Can you retype each of the items below word for word, keeping every character the same?

(Items in a dataset)
• • • • • • •

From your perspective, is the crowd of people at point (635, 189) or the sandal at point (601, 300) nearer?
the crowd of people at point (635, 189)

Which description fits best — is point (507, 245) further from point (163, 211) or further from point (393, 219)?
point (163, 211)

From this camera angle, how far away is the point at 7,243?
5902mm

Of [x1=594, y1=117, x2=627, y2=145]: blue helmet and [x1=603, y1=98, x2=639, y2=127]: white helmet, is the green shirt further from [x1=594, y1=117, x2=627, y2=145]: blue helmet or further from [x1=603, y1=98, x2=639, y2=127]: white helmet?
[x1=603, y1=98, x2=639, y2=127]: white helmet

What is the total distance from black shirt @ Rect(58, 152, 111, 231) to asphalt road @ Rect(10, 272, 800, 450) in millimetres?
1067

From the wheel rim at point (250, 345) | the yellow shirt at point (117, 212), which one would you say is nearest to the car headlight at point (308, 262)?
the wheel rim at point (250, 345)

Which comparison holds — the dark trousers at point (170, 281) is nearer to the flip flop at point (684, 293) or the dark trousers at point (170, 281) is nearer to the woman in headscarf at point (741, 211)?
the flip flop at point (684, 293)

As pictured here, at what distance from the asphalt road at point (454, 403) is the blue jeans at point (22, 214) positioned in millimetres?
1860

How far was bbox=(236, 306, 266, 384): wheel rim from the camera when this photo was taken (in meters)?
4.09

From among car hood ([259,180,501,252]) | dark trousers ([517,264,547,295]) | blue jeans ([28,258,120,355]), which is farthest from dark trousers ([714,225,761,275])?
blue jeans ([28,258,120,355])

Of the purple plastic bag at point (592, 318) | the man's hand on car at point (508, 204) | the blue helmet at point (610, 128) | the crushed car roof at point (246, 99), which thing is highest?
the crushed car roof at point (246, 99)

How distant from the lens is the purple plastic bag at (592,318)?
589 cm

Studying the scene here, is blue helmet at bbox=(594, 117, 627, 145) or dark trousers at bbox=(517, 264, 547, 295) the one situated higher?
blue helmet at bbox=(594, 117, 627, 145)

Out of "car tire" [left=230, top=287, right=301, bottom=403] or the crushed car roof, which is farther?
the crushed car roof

• • • • • • •

**Task answer**
From your perspective, is the crowd of people at point (635, 189) or the sandal at point (601, 300) nearer?
the crowd of people at point (635, 189)

Which description fits best — is point (507, 245) further from point (163, 211) or further from point (393, 219)?
point (163, 211)

From this camera angle, how far away is the point at 7,243?
5902mm

Of [x1=594, y1=117, x2=627, y2=145]: blue helmet and [x1=603, y1=98, x2=639, y2=127]: white helmet, is the green shirt further from [x1=594, y1=117, x2=627, y2=145]: blue helmet or further from [x1=603, y1=98, x2=639, y2=127]: white helmet?
[x1=603, y1=98, x2=639, y2=127]: white helmet

What is the total distance from black shirt @ Rect(58, 152, 111, 231) to asphalt road @ Rect(10, 272, 800, 450) in millimetres?
1067

From the wheel rim at point (250, 345) | the yellow shirt at point (117, 212), which one would you say is nearest to the car headlight at point (308, 262)?
the wheel rim at point (250, 345)

Which comparison holds — the dark trousers at point (170, 281) is nearer to the flip flop at point (684, 293) or the dark trousers at point (170, 281) is nearer to the woman in headscarf at point (741, 211)?
the flip flop at point (684, 293)

As pictured here, at what distance from the asphalt road at point (454, 403) is the blue jeans at point (22, 214) positioned in millimetres?
1860

How far was bbox=(236, 306, 266, 384): wheel rim from the camera when this photo was taken (in meters)?
4.09

From among car hood ([259,180,501,252]) | dark trousers ([517,264,547,295]) | blue jeans ([28,258,120,355]), which is farthest from dark trousers ([714,225,761,275])?
blue jeans ([28,258,120,355])

Of the purple plastic bag at point (592, 318) | the man's hand on car at point (508, 204) | the blue helmet at point (610, 128) | the crushed car roof at point (246, 99), which thing is highest?
the crushed car roof at point (246, 99)

How distant from the lens is the purple plastic bag at (592,318)?
589 cm

Studying the scene here, is blue helmet at bbox=(594, 117, 627, 145) or dark trousers at bbox=(517, 264, 547, 295) the one situated higher?
blue helmet at bbox=(594, 117, 627, 145)

Out of "car tire" [left=230, top=287, right=301, bottom=403] or the crushed car roof, which is farther?
the crushed car roof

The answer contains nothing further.